Однажды летним воскресным утром они отправились на велосипедах за город. Лесная дорога вывела их к большому озеру с заросшими травой и кустарником почти до самой воды берегами. Доктор, едва слез с велосипеда, тотчас разделся и бросился в воду, а Ильзе, расстелив одеяло, подставила спину набиравшим зной лучам солнца. Она закрыла глаза, и уже через несколько минут тонкая дремота опутала ее, воздух в ушах зазвенел кузнечиком, стало казаться, что всплески воды и веселые крики купальщиков доносятся откуда-то совсем издалека. Доктор, наплававшись, выбрался из воды, сел рядом; капли, падавшие с его рук и волос, приятно обжигали кожу Ильзе, она тихонько ахала. Он принялся писать что-то мокрым пальцем на ее горячей спине.

«Что ты пишешь?»

«Отгадай».

Нажимая посильнее, он снова начертил несколько букв.

«Это имя?»

«Географическое название».

Он провел влажной ладонью по ее коже, как проводят влажной тряпкой по доске, стирая написанное.

«Читай еще раз».

Ильзе чувствовала, что это почему-то очень важно, прочитать сейчас то, что он пишет, но, кроме начального S никак не получалось схватить остальные буквы, тем более связать их в целое.

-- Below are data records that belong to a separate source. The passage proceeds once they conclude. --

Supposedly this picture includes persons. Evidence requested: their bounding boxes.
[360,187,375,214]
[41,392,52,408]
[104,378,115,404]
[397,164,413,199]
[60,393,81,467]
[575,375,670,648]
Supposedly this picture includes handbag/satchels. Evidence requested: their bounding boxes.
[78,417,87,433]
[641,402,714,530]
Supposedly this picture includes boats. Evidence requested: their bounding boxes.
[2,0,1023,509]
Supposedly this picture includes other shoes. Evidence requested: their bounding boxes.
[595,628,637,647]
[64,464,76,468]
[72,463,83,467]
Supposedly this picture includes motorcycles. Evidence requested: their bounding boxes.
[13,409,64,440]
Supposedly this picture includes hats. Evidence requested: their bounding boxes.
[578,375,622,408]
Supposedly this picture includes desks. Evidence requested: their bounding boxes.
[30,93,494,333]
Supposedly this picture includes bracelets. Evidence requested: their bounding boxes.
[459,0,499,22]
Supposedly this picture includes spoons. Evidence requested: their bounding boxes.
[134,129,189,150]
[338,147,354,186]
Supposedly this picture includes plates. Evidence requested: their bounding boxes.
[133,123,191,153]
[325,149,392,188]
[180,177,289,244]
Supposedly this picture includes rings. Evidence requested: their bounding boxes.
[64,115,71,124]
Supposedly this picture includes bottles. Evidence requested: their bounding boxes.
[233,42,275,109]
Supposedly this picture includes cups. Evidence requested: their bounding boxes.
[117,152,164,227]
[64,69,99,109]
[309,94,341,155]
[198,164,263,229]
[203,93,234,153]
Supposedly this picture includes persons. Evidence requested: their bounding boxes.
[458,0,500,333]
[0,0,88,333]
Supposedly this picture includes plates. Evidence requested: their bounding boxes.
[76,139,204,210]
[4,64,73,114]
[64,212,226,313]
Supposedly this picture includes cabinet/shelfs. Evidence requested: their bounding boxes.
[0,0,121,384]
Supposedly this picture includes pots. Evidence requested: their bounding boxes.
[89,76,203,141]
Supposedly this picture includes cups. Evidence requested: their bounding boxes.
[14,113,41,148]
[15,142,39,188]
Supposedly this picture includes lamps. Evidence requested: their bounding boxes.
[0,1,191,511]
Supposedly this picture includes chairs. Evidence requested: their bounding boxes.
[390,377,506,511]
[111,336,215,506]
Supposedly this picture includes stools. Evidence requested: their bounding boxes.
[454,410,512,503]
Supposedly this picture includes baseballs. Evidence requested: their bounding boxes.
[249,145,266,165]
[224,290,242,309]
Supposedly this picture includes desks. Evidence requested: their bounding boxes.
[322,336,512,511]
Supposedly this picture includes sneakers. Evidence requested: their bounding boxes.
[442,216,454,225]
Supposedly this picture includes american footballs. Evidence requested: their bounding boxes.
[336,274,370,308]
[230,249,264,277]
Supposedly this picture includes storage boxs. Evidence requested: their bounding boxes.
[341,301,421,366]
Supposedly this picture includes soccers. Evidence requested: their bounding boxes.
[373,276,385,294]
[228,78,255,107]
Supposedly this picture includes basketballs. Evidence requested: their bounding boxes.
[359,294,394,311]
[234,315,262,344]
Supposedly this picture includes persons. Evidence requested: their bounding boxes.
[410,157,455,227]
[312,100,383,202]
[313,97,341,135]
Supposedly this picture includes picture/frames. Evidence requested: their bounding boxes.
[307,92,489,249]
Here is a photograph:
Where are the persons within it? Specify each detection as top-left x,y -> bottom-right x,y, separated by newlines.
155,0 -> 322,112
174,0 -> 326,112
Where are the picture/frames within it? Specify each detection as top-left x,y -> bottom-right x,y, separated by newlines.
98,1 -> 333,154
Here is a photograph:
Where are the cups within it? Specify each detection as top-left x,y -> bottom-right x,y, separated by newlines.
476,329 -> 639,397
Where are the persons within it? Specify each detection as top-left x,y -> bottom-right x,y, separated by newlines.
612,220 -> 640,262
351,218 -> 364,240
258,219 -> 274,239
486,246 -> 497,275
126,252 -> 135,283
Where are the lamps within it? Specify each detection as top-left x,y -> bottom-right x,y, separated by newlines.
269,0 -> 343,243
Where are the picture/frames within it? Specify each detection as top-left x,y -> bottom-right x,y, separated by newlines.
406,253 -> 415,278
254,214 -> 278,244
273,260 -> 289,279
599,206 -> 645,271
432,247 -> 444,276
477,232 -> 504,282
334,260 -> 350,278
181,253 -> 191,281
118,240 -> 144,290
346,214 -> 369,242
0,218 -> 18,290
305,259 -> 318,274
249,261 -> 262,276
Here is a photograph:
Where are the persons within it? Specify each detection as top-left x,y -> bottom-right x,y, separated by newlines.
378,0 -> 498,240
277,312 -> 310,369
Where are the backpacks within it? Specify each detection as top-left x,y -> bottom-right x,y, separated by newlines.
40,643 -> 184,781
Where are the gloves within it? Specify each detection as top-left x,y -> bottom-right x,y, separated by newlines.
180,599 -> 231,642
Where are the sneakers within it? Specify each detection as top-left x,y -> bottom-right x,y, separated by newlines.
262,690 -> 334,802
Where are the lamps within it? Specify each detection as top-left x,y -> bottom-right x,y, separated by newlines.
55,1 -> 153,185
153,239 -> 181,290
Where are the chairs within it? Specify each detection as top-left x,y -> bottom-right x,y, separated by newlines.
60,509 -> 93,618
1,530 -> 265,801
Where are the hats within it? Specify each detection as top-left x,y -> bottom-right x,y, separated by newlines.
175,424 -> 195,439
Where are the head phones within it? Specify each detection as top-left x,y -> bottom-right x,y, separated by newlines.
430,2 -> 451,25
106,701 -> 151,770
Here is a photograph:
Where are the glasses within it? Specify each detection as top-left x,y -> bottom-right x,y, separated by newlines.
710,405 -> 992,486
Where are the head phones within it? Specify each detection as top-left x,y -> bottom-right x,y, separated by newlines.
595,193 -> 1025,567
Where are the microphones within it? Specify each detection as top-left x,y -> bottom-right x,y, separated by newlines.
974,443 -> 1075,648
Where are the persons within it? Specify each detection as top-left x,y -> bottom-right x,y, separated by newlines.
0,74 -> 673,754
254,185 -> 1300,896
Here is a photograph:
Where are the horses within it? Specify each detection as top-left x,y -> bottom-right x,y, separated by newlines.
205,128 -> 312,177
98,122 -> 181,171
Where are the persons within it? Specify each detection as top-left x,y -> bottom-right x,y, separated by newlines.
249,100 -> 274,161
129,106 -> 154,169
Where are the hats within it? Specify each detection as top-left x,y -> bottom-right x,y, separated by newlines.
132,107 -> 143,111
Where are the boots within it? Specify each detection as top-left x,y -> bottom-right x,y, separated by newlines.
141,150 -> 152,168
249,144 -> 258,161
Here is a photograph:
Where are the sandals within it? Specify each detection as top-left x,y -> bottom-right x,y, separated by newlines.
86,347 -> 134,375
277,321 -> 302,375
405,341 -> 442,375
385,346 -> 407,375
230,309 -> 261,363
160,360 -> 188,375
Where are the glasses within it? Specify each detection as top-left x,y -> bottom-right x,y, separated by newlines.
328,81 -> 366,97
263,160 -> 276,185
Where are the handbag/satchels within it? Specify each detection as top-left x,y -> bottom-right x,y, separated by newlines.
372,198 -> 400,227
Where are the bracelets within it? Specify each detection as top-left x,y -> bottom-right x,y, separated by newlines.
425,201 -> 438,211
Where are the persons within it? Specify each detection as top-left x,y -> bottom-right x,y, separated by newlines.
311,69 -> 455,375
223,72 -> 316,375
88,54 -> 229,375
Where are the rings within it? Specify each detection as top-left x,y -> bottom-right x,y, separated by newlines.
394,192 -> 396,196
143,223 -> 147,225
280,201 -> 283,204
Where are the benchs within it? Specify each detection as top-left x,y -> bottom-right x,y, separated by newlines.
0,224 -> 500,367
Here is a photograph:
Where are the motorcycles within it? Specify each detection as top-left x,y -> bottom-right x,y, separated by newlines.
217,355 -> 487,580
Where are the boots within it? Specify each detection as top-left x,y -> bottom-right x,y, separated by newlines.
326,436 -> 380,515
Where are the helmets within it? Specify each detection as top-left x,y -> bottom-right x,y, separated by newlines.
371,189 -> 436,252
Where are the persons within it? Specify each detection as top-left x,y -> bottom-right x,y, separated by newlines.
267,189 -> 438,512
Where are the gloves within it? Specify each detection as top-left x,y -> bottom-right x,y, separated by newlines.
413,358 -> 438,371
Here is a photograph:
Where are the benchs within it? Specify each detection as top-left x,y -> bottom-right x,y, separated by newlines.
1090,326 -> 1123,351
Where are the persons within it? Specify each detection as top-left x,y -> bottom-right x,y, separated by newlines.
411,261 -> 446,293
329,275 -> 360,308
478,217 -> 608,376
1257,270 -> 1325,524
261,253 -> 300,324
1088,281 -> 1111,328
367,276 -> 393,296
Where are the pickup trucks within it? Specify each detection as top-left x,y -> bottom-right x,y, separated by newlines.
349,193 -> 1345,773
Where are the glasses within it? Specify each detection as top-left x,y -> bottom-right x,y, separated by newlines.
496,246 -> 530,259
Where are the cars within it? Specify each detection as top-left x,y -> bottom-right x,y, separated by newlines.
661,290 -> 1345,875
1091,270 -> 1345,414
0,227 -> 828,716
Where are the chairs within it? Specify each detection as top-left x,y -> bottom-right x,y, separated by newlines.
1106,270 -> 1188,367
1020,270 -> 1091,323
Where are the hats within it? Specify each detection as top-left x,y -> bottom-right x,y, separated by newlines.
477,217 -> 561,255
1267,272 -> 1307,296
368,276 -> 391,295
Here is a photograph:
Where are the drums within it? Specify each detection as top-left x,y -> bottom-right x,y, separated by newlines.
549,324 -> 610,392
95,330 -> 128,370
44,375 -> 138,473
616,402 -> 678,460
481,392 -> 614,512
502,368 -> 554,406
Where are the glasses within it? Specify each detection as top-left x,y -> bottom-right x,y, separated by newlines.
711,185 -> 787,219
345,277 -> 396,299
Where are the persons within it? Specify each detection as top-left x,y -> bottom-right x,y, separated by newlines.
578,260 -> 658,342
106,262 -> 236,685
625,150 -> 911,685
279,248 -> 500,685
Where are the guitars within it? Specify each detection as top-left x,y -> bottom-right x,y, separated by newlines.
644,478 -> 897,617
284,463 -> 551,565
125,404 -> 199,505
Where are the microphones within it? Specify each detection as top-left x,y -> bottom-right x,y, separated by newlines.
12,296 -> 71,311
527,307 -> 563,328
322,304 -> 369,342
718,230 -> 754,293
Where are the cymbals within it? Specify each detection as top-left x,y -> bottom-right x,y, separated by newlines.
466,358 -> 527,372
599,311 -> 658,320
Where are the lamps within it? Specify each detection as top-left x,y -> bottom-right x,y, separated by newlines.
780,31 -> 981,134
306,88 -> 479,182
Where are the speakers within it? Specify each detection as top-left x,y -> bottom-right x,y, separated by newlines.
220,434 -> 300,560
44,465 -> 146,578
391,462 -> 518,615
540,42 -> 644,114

«Ты хочешь туда уехать?» — спросила она, стараясь не выдать голосом тотчас нахлынувшую тоску.

«Сейчас я напишу, чего я хочу», — он засмеялся и легонько пощекотал ей пальцем между лопатками.

Она повернулась к нему:

«Можно, я поеду с тобой?»

«И что ты там будешь делать со стариком?»

Он по-прежнему смеялся.

«Там ты будешь не старше, чем здесь».

Он весело вскочил на ноги:

«Тогда вперед!»

Ильзе взглянула снизу на его мускулистые ноги, живот, на всю его ухоженную фигуру, вспомнила его уверенную силу, когда они лежат в постели, подумала сердито: «Он бодро протянет еще десять лет, и двадцать, а то и все двадцать пять...» Встала неторопливо, заколола покрепче волосы и побрела за ним к воде...

3

Этот паршивец Петер говорил ей когда-то: «Любящая женщина, как собака: даже если любимый выбежал за сигаретами, ей тотчас начинает казаться, что он ушел навсегда». Всякий раз, по вторникам и пятницам, подходя к дому доктора, Ильзе тайно опасалась, что ей отворит какой-нибудь незнакомый человек или что на двери будет повешено объявление «Сдается». Но отворял доктор, всегда уже наготове, в купальном халате, нетерпеливо обнимал ее, и она, не вспоминая недавних сомнений, тотчас воспламенялась от его желания. Как-то раз, в момент острой ласки она вдруг хрипло засмеялась: «Знали бы они там, в Доме, какая я на самом деле!»

Доктор хмыкнул и освободил ее из объятий.

«Знаешь, эта толстуха фрау Бус называет меня аптекарскими весами».

«Что ж, она права. Ты на самом деле — аптекарские весы, точно так же, как сейчас, со мной, ты тоже — на самом деле. Человек постоянно меняет маски, но в любой маске играет самого себя. Если роль не его, он такую маску не наденет».

Ильзе снова засмеялась:

«Не боишься, что я с тобой только изображаю страсть, а на самом деле подсчитываю в уме, сколько стоит новый диван?»

Доктор тоже засмеялся:

«Значит, и это — ты, и опять же — на самом деле».

Прижал ее к себе:

«Ну, что же — изображай... Изображай...»

Они вместе принимали душ (доктор любил, чтобы вместе) и под чуть теплым его дождем продолжали любовную игру. Пока она одевалась, доктор, быстро натянув белую майку и красные трусы, варил кофе. И всякий вторник и всякую пятницу, прежде чем расстаться с доктором, Ильзе ждала, что в этот день произойдет что-нибудь необычное, какое-то важное слово будет сказано, рука потянется удержать ее, но мелькали страницы календаря, всё шло по-заведенному: в восемь доктор включал телевизор, быстро целовал ее на прощанье. Она не спеша, какая бы ни была погода, пешком, чтобы отойти и прогуляться, направлялась на другой конец города в сторону своего жилища; по дороге заходила в супермаркет и покупала бутылку белого вина и сыр рокфор, который очень любила.